Marzi, Christoph: Charing Cross


  • Autor: Marzi, Christoph
    Titel: Charing Cross
    Verlag: Burger, Ulrich
    Erschienen: 5. Mai 2015
    ISBN 10: 3943378764
    ISBN 13: 978-3943378764
    Seiten: 149 Seiten
    Einband: Broschiert
    Preis: 7,50 Euro


    Inhaltsangabe:


    Zitat

    In London gibt es eine Straße, die gesäumt wird von Buchhandlungen und Antiquariaten. Jeder Pflasterstein haucht eine Melodie aus Reue und Vergangenheit. Dort macht Richard Crawford an einem stürmischen Wintertag eine geheimnisvolle Bekanntschaft. Bald schon ist nichts mehr so, wie es scheint. Während die Straßen Londons sich rot färben und die Vergessenes zum Leben erwacht, erfährt Richard, dass die Geschichte, die wir zu kennen glauben, nur zu oft eine kunstvolle Lüge ist. Als Richard dabei ist, viel mehr als sein Leben zu verlieren, öffnet ihm Ida die Augen.
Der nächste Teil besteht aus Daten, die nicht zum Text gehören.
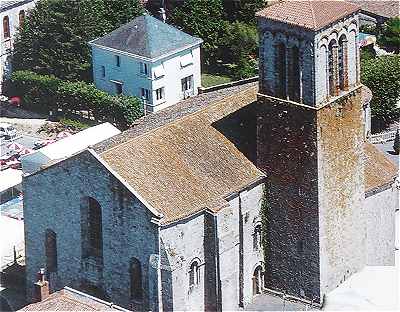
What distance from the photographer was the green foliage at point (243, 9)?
10812cm

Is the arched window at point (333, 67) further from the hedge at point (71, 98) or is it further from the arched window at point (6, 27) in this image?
the arched window at point (6, 27)

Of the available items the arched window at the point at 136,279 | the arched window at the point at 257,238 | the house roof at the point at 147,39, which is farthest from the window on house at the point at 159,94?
the arched window at the point at 136,279

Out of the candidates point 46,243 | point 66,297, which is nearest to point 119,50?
point 46,243

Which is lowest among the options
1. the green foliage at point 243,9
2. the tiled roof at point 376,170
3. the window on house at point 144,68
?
the green foliage at point 243,9

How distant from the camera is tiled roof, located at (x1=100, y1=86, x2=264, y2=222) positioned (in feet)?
206

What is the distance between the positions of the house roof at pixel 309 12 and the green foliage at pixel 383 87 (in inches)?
1083

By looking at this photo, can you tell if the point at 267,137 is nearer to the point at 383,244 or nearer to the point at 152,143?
the point at 152,143

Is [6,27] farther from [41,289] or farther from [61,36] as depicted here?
[41,289]

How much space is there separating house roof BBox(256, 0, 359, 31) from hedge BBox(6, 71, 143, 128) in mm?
30975

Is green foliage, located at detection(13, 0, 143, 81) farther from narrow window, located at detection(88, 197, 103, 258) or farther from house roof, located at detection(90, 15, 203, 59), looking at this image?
narrow window, located at detection(88, 197, 103, 258)

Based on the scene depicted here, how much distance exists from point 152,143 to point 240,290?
8792mm

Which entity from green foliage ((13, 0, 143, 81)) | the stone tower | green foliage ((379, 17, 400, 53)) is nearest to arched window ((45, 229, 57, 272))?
the stone tower

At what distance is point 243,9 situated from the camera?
108500 mm

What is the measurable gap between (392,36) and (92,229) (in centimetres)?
5044
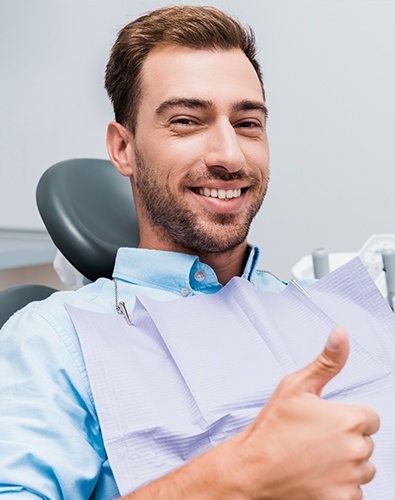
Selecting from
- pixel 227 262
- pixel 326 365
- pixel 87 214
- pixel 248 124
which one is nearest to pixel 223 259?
pixel 227 262

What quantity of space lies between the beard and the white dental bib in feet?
0.23

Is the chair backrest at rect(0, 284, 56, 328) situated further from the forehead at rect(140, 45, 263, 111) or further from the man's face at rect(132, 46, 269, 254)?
the forehead at rect(140, 45, 263, 111)

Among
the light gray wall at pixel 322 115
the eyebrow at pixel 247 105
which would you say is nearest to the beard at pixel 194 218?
the eyebrow at pixel 247 105

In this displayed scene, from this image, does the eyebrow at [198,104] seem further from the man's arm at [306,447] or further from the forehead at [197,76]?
the man's arm at [306,447]

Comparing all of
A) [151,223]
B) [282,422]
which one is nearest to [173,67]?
[151,223]

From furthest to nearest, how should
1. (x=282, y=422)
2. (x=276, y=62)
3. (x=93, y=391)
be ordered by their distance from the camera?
(x=276, y=62), (x=93, y=391), (x=282, y=422)

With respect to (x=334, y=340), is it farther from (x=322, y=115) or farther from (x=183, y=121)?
(x=322, y=115)

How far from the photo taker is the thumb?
0.51 m

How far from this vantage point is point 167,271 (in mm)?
964

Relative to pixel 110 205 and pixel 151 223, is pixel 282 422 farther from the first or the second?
pixel 110 205

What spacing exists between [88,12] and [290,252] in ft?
3.84

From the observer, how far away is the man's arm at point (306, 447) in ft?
1.70

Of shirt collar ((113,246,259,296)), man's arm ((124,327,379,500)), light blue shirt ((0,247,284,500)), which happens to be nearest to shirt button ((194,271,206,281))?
shirt collar ((113,246,259,296))

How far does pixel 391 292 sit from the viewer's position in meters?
1.19
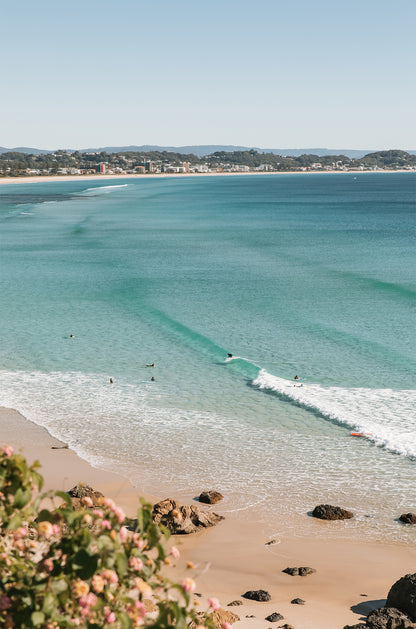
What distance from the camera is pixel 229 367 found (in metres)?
27.8

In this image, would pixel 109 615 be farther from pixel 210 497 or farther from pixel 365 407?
pixel 365 407

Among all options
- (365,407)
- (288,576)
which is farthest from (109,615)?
(365,407)

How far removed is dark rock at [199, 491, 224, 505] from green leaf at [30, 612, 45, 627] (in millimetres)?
11787

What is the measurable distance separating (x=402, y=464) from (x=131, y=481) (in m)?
6.88

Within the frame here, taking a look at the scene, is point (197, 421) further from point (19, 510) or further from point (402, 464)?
point (19, 510)

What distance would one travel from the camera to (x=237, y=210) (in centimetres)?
11575

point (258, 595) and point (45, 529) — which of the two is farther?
point (258, 595)

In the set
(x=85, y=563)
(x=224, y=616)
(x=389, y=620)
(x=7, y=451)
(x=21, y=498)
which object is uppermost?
(x=7, y=451)

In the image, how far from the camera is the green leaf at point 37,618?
5137 mm

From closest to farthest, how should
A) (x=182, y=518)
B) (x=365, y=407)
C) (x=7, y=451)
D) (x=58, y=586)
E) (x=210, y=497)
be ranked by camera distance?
(x=58, y=586) → (x=7, y=451) → (x=182, y=518) → (x=210, y=497) → (x=365, y=407)

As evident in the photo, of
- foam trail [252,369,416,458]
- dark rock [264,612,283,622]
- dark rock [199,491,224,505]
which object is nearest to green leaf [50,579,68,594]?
dark rock [264,612,283,622]

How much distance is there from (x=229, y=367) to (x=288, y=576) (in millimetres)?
14587

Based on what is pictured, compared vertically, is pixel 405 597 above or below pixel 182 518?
above

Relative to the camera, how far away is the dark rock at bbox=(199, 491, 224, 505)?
659 inches
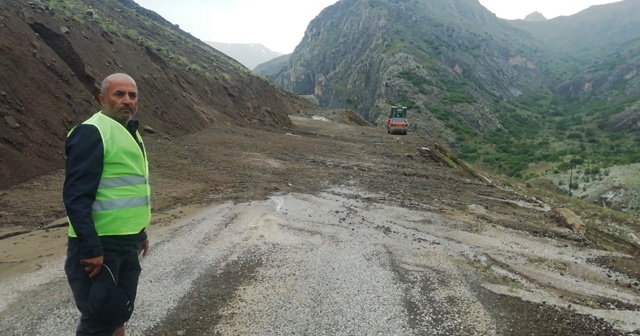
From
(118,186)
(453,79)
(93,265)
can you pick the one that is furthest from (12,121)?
(453,79)

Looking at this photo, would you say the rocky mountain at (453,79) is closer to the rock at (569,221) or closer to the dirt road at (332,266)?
the rock at (569,221)

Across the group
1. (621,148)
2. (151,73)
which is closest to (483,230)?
(151,73)

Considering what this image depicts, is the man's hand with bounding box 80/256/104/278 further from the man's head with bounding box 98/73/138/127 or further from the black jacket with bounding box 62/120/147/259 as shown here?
the man's head with bounding box 98/73/138/127

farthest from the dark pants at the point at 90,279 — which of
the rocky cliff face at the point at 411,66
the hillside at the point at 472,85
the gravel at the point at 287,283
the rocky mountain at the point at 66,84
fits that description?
the rocky cliff face at the point at 411,66

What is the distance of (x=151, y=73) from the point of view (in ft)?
81.0

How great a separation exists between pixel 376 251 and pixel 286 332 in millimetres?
3600

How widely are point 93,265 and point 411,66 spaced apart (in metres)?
96.5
Denn alles, was geschieht, ist verknüpft mit dem rätselhaften Tod jener Frau, die einst die letzte Kaiserin von Österreich war.


    Quelle: Amazon.de


    Meine Meinung:


    Richard lernt im "Books & Treasures", einem alten Buchladen in der Charing Cross Road, Ida kennen und ist gleich fasziniert von ihr. Aber auch Ida scheint ein Auge auf Richard geworfen zu haben und so kommt es, das die beiden sich eine Beziehung stürzen, die allerdings sehr gefährlich ist, vor allem für Richard, denn Ida hat Vorlieben, die doch sehr speziell sind. Außerdem passieren momentan grausame Sachen in London, vor allem nahe der U-Bahn, könnte Ida vielleicht etwas damit zu tun haben?!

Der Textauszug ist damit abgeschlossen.